テディベアの「テディ」は、アメリカ第26代大統領セオドア・ルーズベルトの愛称です。

「テディ」という名前だけ聞くと、ぬいぐるみ用に考えられたかわいい名前のように感じますよね。
しかし、もともとは人の名前から来ています。

きっかけになったのは、1902年にアメリカ南部で行われた熊狩りです。
セオドア・ルーズベルトは狩猟を好む人物として知られていましたが、その場で弱って逃げられない状態のクマを撃つよう勧められたとき、撃つことを拒みました。

この話が広まった理由は、単に「クマを撃たなかったから」ではありません。
当時の人たちは、強い立場の大統領が、逃げられない動物に対して無理に力を使わなかったことに心を動かされました。

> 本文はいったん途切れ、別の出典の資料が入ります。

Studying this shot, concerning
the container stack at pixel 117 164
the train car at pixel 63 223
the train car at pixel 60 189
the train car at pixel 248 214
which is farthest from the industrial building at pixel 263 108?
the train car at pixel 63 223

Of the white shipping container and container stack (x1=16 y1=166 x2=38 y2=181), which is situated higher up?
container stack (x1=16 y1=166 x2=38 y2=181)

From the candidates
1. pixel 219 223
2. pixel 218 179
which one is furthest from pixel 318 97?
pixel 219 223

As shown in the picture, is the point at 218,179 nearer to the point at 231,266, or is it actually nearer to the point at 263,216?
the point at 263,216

つまり、テディベアの始まりには“かわいいぬいぐるみ”だけでなく、フェアであろうとする姿勢が関係しています。

ただし、ここで大切なのは、実際の出来事がいくつかの形で語られていることです。
クマが子グマだった、傷ついていた、木につながれていたなど、細部には違いがあります。
それでも共通しているのは、ルーズベルトが無抵抗のクマを撃たなかったという点です。

この出来事が風刺画として描かれ、人々の間で話題になりました。
そこから「テディのクマ」という言葉が広がり、やがてテディベアという名前が定着していきます。

モリス・ミクトムがテディベアを売り出したきっかけ

モリス・ミクトムは、アメリカでテディベアの名前を広めた人物として知られています。

彼は、ルーズベルトの熊狩りの話をもとに、妻とともにクマのぬいぐるみを作りました。
そして、そのぬいぐるみに**「テディのベア」**という意味を込めた名前を付け、店先に並べたとされています。

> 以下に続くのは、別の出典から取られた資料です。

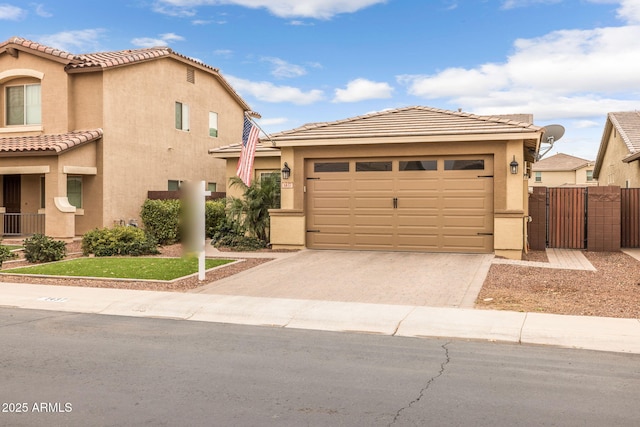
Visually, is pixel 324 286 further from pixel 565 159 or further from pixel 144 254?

ここでおもしろいのは、最初から大きな商売として計画されたものではなく、話題の出来事を形にしたぬいぐるみだったことです。

当時は新聞や風刺画が世の中の話題を大きく動かしていました。
今でいうと、ニュースで話題になった出来事がグッズ化され、一気に人気になるような感覚に近いです。

テディベアが広まった背景には、3つの流れがあります。

・大統領のエピソードが人々の心に残った
・風刺画によって物語がわかりやすく伝わった
・その物語をぬいぐるみとして手に取れる形にした人がいた

ただのクマのぬいぐるみではなく、名前に物語があったからこそ、人々は特別なものとして受け止めたのです。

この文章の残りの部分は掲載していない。